Byron Beck, a columnist at Willamette Week in Portland, Ore., wrote this week about attending a writers’ conference in his city sponsored by the Poynter Institute and the Portland Oregonian. He concluded from the diversity sessions there that, “At newspapers, at least, diversity is still measured by your skin tone, and not much else.” “I felt like I was stuck in a closet full of 500 straight people,” he wrote in his column, headlined, “The Invisible (Gay) Man.”

He writes that The Oregonian’s only African American columnist, S. Renee Mitchell, “took issue with the notion that she was hired because she might be a voice for an underserved community. When asked how she responds to readers who tell her she’s ‘too black or not black enough,’ all Mitchell could say was that she doesn’t write about African-American issues as much as people might think.

“I respect that Mitchell may not want to be tagged as a ‘black columnist.’ But one of the first lessons a writer, especially a columnist, must learn is to ‘write what you know.’ The reality is, everything that I write is filtered through the fact that I am gay, whether I realize it or not. What’s so wrong with that?” Beck asks.

AAJA Announces Two Internship Winners

The Asian American Journalists Association announces that Mary Joseph, a technical consultant at IBM who now wants to pursue a career in journalism, has been chosen for a $2,500 grant from the Asian American Journalists Association, and participation in KYW-TV’s internship program named for the late KYW anchor Siani Lee.

The internship places a college student in a summer internship at the CBS affiliate in Philadelphia. In November 2001, AAJA named the internship in honor of Lee, Philadelphia’s first Asian Pacific American news anchor. Lee died in a car accident that October.

Lily Fu, a graduate student studying new media at the Medill School of Journalism at Northwestern University, will be an online intern this summer at the Indianapolis Star. She was awarded the New Media Internship and will receive $2,500 to help fund her online internship.

Fred Facey, “Voice of NBC News,” Dies at 72

 
 

Fred Facey, “who for so many of us was the voice of NBC News,” in the words of NBC anchor Brian Williams, died Sunday at age 72. While not a journalist, he held the same job since 1967 and was the announcer for “Today,” “Meet The Press,” “The News with Brian Williams,” and WNBC-TV news, and he did “billboards” for “Saturday Night Live.”
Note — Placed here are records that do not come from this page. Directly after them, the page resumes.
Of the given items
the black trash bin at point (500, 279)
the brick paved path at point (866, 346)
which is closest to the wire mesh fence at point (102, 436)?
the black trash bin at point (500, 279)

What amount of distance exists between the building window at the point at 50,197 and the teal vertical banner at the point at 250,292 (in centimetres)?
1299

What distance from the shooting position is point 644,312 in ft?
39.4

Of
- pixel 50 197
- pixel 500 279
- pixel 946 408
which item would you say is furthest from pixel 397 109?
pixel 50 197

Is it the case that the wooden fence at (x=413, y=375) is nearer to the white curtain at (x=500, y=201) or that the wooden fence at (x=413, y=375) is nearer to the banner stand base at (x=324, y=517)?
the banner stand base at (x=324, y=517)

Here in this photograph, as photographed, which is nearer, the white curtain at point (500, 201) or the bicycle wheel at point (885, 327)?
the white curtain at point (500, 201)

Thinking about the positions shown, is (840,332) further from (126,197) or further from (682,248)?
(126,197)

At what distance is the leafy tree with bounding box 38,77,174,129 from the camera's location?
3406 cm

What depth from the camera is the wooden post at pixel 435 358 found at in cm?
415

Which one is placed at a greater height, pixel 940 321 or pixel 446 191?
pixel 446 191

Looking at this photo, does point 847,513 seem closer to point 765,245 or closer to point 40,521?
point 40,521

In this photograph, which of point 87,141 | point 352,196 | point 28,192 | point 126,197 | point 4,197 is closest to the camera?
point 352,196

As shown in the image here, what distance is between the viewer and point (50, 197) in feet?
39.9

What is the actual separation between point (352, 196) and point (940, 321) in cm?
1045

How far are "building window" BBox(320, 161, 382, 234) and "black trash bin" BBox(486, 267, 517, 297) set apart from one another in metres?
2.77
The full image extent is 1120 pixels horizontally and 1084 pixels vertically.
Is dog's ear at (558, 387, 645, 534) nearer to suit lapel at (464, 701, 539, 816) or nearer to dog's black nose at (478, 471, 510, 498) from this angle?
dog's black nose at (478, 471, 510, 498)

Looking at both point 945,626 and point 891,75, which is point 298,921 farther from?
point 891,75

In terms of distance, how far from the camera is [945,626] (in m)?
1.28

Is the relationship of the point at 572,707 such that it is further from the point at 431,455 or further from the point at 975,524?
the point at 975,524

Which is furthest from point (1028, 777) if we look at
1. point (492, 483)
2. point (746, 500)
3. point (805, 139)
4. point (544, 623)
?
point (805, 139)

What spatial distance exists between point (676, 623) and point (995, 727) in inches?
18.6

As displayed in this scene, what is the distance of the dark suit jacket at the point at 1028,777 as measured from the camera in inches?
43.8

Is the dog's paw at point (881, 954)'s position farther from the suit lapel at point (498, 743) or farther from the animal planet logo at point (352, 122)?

Said Williams on his CNBC show, “The News With Brian Williams”:

“Fred Facey was so kind and courtly and polite and gracious it was as if he lived in another time entirely. His deep baritone was a familiar sound in the corridors of 30 Rockefeller Plaza in New York as was the instantly familiar scent of his beloved Old Spice and it nicely lingered after any encounter with Fred. Just as our memories of our brave, kind friend will linger on for years. Thousands of Rockefeller Center tourists over the years never knew that the tall, handsome and gentle guy in the elevator was a giant in the television business. Though when Fred said hello, as he often did to complete strangers, they’d often say it was as if they had heard that voice somewhere before. And what a shame not to be able to pick up the phone and hear it anymore. Our friend, Fred Facey, was 72 years old.”